## INSTRUÇÕES
**A)** Resuma o artigo sobre a PEC 241 em exatamente duas frases.
**B)** Por favor, transcreva literalmente uma parte do artigo sobre a PEC 241: comece nas palavras que contêm "Antes de adentrar" e pare depois de "final deste ano.".
**C)** Liste todos os números que aparecem no artigo sobre a PEC 241, sem contar as datas.

## TRECHO DO DOCUMENTO

******************************

PEC 241: pilar de uma ponte para o futuro

25/10/2016

Por Thiago Ribeiro Rafagnin - 25/10/2016

Antes de adentrar ao debate de mérito da PEC 241, parece-me relevante destacar que a Constituição Federal pode ser alterada, mediante um procedimento dito pela doutrina jurídica como complexo e qualificado, pois há requisitos e limitações, dispostos no art. 60 da Constituição. Classificada por juristas como rígida (de difícil modificação), incrivelmente (ou não), ela já foi modificada 91 vezes. A tendência é que seja alterada novamente até o final deste ano.

******************************

[Registros de perguntas espaciais]
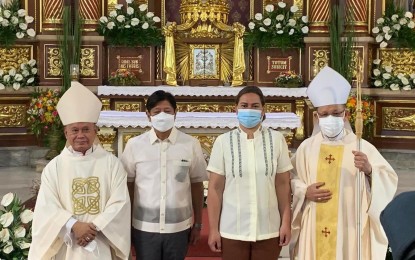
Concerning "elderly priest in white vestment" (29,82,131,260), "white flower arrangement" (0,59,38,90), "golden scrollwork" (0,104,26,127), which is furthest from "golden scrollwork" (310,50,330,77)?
"elderly priest in white vestment" (29,82,131,260)

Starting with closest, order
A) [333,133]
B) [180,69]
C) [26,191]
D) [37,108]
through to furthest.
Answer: [333,133] → [26,191] → [37,108] → [180,69]

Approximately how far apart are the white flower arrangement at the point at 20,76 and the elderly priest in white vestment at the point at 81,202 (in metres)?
7.10

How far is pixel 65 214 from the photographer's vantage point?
322cm

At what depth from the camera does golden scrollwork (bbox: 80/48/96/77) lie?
10352mm

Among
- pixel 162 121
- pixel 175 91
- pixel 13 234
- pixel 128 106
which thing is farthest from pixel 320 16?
pixel 13 234

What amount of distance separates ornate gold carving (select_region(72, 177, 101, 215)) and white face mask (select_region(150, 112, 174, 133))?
0.45m

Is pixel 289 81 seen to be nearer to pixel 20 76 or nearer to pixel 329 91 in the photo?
pixel 20 76

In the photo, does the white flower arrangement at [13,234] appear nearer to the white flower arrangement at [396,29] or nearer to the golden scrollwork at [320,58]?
the golden scrollwork at [320,58]

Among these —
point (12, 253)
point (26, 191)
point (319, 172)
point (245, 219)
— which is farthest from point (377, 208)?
point (26, 191)

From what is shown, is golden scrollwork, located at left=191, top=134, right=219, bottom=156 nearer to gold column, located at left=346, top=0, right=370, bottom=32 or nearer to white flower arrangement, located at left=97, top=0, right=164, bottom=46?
white flower arrangement, located at left=97, top=0, right=164, bottom=46

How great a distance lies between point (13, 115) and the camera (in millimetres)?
10602

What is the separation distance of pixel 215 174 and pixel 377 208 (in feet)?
2.80

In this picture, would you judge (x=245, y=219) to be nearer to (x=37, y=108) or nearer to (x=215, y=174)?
(x=215, y=174)

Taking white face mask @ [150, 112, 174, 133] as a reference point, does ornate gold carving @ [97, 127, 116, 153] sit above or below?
below
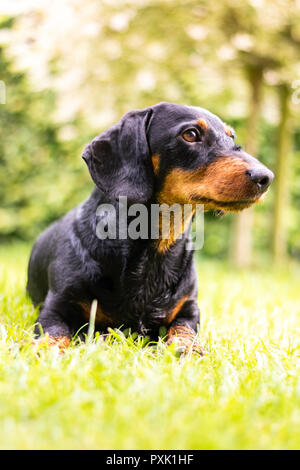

******************************

## RESPOSTAS
**A)** O artigo destaca que a Constituição Federal pode ser alterada por um procedimento complexo e qualificado, com requisitos e limitações previstos no art. 60. Embora classificada como rígida, ela já foi modificada 91 vezes e a tendência é que seja alterada novamente até o final do ano.

**B)**
Antes de adentrar ao debate de mérito da PEC 241, parece-me relevante destacar que a Constituição Federal pode ser alterada, mediante um procedimento dito pela doutrina jurídica como complexo e qualificado, pois há requisitos e limitações, dispostos no art. 60 da Constituição. Classificada por juristas como rígida (de difícil modificação), incrivelmente (ou não), ela já foi modificada 91 vezes. A tendência é que seja alterada novamente até o final deste ano.

**C)**
- 241
- 60
- 91